In our modern times where it seems every convention we’ve ever been comfortable with is in complete upheaval, it’s no wonder that our architecture, especially residential architecture, is changing as well. But what is it changing in to? Looking around we still see the same old bland McMansion monstrosities dotting our suburban landscape, billboards crying out for us to come tour the latest “model home” in the newest and most shiny development – deals deals deals. Just sign on the doted line.
Then you’ve got the whole “green” craze that is still chugging strong. “Energy Star” or LEED or “green building” or “recycled content”. It’s everywhere, but do any of us really know what it means? Is there any real value in these buzz word slogans? Is that 2500 sf suburban “energy star” rated home really going to save you any money in the life of it’s use? Is any of that “post consumer content” really making your life better enough to justify the extra 10 or 20 percent in price? I’m thinking it’s just more of the same with new packaging.
But if you look closer there is something new happening in modern and contemporary architecture and not just in the flashy custom market either. For years architects, and thereby clients, have subscribed to the “bigger is better” philosophy because for so long we simply had it really good. There were some bumps in the road, but for the most part land, material and labor costs were low and so we had a building boom that lasted more than 2 generations. Which is astounding. Times, though, have and are changing.
What are the times changing into, you ask? That is a simply not-so-simple answer. The basics are quality over quantity, substance over style, performance over panache. In short, there is a whole generation of client realizing that an architect is their friend, their advocate and a resource instead of a “legal necessity”. Homeowners and would-be homeowners are seeking out the advice and services of architects to build homes that are modest, efficient, responsible and, yes, even beautiful for a manageable price. Open up the latest architectural trade magazine and I bet you’ll stumble across more than a few homes recently designed and built well under the $250/sf range. Some maybe even closer to the $100/sf range that still offer quality, substance, performance and a little style as well.

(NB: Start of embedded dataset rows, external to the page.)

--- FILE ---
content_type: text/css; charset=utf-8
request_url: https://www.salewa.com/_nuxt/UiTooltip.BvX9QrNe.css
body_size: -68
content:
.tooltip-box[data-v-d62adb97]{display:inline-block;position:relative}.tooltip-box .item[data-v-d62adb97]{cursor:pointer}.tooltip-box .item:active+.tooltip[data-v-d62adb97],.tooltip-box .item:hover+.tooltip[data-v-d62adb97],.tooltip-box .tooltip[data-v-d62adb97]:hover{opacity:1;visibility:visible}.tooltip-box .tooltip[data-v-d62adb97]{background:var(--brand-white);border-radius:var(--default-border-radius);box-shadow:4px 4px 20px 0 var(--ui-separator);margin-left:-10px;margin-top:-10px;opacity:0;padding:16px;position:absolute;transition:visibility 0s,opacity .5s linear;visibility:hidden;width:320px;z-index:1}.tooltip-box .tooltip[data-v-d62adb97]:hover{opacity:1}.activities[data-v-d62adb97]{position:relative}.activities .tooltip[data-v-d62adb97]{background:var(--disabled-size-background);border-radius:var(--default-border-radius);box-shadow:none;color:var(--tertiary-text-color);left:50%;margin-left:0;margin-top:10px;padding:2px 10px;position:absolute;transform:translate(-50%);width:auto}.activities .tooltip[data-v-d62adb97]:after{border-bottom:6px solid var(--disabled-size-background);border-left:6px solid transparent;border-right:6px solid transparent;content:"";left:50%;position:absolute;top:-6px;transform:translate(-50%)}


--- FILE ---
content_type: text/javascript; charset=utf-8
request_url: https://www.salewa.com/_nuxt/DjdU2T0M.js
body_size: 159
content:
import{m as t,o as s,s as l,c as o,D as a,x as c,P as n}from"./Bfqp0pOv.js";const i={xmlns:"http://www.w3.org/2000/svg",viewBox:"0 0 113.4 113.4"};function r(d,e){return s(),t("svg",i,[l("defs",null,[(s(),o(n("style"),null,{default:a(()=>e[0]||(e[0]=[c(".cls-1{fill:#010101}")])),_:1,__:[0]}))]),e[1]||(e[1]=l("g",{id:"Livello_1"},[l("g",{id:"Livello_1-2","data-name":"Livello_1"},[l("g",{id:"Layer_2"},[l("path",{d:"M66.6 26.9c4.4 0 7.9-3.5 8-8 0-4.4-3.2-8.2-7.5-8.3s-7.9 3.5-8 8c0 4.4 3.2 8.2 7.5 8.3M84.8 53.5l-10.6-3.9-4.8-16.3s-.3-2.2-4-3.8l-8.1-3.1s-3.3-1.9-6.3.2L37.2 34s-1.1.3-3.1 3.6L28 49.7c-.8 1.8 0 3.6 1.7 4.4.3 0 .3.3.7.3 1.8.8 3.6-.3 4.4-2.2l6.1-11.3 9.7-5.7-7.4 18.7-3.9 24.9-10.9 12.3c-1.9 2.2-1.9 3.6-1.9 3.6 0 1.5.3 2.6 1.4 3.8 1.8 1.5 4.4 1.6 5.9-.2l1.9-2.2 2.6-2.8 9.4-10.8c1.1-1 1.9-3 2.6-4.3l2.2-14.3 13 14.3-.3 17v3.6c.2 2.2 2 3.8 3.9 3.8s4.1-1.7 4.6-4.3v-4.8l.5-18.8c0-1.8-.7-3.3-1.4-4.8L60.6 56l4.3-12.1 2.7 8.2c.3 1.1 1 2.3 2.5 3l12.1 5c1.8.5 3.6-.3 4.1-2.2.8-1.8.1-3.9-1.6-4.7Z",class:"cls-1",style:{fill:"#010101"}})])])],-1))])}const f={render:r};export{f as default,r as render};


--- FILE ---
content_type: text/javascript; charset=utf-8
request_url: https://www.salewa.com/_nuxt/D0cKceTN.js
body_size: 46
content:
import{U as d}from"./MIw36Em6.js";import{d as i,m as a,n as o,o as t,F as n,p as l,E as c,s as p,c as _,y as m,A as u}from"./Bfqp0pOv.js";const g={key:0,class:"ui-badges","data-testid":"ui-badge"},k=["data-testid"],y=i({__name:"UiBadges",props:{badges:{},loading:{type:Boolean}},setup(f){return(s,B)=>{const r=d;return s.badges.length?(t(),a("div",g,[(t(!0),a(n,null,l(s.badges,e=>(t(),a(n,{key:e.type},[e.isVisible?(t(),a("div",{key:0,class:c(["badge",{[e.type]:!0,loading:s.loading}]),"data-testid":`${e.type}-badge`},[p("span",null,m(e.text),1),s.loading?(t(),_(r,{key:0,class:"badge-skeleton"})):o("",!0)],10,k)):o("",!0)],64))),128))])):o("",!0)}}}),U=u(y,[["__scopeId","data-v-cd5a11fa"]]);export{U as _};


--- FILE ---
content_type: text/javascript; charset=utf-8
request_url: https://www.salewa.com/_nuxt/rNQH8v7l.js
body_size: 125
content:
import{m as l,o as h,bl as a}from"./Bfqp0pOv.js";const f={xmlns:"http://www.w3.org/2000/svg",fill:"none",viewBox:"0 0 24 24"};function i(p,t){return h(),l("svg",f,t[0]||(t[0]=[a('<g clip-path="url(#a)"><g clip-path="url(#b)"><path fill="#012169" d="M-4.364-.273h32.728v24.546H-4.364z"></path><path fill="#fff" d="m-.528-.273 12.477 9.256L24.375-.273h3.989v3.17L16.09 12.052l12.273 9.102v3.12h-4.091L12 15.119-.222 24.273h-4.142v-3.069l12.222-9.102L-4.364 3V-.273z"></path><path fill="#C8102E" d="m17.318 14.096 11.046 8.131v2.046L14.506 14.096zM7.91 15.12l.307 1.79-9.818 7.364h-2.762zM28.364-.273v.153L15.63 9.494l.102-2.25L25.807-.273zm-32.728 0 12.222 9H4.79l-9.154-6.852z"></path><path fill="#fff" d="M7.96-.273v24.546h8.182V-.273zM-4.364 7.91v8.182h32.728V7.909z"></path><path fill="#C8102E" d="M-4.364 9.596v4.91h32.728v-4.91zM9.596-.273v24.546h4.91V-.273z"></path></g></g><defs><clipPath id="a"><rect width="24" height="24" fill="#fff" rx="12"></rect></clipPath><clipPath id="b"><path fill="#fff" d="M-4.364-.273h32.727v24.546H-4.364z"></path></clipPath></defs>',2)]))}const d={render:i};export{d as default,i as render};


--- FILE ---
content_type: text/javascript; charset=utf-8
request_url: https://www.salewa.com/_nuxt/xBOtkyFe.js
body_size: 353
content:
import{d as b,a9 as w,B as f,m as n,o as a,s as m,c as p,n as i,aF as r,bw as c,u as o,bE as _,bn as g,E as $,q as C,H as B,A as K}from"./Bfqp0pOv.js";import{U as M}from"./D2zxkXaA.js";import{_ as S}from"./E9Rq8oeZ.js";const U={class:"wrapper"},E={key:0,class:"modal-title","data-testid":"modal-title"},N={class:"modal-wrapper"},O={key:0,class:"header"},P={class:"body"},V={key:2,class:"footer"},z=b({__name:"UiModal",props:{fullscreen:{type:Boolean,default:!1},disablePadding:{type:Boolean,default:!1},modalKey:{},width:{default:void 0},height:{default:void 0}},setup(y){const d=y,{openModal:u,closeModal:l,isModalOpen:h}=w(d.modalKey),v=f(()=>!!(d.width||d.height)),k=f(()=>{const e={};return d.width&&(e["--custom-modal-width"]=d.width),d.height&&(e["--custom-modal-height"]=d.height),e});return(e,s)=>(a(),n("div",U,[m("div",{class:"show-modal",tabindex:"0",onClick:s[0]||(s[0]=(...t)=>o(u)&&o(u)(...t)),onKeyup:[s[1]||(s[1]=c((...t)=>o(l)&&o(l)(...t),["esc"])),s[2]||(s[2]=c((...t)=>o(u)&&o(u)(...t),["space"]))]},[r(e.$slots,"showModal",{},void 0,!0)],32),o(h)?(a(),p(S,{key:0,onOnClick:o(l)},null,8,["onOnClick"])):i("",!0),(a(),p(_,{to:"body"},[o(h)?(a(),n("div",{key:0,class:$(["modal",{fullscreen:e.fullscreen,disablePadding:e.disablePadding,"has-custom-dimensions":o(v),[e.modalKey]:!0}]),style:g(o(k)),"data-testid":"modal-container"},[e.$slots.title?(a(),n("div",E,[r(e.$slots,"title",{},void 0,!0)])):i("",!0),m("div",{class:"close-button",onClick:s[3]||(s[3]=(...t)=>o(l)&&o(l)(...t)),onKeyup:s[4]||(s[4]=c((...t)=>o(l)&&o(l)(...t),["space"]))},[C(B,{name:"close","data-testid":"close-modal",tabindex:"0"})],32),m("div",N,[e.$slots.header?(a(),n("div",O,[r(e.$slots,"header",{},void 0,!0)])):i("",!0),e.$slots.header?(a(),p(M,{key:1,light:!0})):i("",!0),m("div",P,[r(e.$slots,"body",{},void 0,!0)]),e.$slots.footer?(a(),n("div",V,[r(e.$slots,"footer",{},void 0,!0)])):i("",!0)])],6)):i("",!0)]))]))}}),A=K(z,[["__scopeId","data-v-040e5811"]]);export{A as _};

Architects should be embracing this trend with both arms, chaining themselves to it, never to let go. Finally we’re waking up to the mistakes of our past – the complete wasteful abandon of consequence to our actions and the effect had on our cities, towns and natural surroundings. This is an exciting time in architecture where the typical methods of the past (like working WITH your environment rather than against it) are being utilized once again as basic design and building practice.
To sum up, we are reducing the amount of raw square footage once thought necessary in a typical living space; we are reusing more of our current building stock in more innovative ways; and we’ve developed strategies and techniques to recycle those buildings and materials that have outlived their usefulness. This is the heart and soul of a responsible architectural expression.